## Problem description
Write out everything from the first line of the rows down to the line containing "Answer: the point" as a numbered list, leaving out any blank lines.

## Information supplied
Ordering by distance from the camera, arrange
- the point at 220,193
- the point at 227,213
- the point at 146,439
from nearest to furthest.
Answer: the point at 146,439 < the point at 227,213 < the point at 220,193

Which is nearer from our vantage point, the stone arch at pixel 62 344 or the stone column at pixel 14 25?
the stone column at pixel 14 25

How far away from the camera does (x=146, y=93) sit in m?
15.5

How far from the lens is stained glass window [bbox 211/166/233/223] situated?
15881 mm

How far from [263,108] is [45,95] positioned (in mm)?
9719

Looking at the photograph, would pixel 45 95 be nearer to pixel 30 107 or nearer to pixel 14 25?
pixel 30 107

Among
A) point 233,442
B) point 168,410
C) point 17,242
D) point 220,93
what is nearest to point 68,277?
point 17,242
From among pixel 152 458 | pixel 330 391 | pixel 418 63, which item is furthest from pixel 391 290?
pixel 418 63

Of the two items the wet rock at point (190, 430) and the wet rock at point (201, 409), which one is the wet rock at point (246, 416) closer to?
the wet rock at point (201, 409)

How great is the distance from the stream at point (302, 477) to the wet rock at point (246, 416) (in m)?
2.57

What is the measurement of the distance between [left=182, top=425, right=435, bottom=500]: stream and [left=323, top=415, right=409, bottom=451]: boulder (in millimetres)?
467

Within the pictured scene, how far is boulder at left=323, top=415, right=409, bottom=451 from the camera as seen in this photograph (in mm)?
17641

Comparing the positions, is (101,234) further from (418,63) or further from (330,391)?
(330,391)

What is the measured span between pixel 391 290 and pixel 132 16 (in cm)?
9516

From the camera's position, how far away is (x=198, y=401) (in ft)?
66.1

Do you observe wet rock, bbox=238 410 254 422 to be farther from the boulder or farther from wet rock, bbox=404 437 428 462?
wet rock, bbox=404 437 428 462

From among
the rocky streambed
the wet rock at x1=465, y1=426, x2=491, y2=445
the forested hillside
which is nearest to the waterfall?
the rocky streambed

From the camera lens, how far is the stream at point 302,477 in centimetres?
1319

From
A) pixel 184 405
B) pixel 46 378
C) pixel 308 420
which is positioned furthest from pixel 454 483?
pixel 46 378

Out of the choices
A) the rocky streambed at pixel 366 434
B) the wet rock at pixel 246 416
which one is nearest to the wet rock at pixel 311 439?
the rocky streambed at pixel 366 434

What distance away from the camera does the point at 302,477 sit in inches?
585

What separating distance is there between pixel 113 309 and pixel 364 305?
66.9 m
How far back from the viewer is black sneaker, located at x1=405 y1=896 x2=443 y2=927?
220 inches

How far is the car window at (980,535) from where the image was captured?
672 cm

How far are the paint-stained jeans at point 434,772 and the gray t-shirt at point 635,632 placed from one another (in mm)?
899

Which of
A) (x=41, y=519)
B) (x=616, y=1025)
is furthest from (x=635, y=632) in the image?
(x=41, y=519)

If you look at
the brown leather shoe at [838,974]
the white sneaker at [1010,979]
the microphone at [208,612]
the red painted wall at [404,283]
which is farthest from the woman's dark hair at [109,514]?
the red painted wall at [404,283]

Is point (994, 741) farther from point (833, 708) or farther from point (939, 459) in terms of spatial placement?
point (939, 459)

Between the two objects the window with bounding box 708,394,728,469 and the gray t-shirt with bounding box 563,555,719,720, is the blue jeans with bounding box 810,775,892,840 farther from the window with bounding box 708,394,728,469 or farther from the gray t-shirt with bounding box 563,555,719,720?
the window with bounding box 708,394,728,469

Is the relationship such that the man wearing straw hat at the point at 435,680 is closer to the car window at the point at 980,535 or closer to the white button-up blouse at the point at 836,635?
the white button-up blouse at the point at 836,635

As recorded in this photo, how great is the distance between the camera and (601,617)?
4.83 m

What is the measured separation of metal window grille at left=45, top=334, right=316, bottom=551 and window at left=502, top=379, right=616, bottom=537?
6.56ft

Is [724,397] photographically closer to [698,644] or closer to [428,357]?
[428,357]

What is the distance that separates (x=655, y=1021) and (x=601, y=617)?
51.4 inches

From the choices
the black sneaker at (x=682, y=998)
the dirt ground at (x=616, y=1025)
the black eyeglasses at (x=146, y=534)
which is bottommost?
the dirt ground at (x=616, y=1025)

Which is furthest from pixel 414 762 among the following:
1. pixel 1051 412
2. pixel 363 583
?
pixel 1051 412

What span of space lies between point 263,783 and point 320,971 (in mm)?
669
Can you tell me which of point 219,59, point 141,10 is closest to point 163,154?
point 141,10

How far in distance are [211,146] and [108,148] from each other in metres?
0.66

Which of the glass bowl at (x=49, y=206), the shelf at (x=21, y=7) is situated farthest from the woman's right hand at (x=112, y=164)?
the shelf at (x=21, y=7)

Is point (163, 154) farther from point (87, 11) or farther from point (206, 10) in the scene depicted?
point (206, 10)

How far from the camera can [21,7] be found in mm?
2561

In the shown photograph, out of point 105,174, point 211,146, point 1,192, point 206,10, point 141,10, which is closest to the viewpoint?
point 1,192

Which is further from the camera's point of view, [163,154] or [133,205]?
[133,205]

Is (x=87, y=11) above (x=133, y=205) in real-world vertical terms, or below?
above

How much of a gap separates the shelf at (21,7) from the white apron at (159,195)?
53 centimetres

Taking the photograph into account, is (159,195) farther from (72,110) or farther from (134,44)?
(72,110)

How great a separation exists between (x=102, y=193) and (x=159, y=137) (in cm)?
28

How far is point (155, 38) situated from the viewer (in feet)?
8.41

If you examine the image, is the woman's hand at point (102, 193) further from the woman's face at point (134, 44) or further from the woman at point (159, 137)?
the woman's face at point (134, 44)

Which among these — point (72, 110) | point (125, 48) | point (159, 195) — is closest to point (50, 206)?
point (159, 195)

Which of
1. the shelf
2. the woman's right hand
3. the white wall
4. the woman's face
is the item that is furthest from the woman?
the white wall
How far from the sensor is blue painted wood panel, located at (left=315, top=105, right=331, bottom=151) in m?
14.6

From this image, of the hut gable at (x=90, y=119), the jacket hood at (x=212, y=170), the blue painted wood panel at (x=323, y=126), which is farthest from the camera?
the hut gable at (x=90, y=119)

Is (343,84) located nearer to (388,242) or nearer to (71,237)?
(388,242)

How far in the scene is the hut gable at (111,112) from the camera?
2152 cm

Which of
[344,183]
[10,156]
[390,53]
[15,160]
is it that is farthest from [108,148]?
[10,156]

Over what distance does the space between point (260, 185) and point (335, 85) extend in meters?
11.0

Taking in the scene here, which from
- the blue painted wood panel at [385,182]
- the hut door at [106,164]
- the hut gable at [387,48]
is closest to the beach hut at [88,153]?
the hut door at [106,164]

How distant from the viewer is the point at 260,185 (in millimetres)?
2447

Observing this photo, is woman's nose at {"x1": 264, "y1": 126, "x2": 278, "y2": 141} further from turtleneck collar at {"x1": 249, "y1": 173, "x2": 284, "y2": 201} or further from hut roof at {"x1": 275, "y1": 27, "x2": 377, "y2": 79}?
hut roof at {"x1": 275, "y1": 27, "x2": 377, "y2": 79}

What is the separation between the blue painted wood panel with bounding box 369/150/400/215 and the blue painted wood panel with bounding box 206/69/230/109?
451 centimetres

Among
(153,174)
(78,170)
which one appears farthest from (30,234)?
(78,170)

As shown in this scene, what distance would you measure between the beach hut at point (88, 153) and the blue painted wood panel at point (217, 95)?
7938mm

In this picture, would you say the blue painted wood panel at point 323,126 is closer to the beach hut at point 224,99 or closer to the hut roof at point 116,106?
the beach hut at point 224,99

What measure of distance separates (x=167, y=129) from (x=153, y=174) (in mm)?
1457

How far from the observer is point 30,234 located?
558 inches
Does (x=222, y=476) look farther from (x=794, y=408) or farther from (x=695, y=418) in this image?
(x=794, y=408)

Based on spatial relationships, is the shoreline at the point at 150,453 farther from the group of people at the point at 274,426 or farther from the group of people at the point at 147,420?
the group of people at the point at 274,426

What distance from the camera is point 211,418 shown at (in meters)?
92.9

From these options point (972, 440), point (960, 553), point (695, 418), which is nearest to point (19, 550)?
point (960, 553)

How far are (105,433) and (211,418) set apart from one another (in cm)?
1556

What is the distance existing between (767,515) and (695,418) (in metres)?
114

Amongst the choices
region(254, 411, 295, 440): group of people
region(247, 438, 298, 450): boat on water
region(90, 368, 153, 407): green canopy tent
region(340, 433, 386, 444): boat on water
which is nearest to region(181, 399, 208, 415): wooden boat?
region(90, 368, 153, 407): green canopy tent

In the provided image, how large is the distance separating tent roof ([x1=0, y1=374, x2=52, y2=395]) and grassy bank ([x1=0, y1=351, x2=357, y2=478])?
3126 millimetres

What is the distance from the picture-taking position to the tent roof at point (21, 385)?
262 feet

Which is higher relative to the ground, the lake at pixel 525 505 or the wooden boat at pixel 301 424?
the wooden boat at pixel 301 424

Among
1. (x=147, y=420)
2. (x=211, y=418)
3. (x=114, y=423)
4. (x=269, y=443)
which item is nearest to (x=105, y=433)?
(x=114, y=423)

## Solution to the problem
1. Ordering by distance from the camera, arrange
2. - the point at 220,193
3. - the point at 227,213
4. - the point at 146,439
5. from nearest to furthest.
6. Answer: the point at 146,439 < the point at 227,213 < the point at 220,193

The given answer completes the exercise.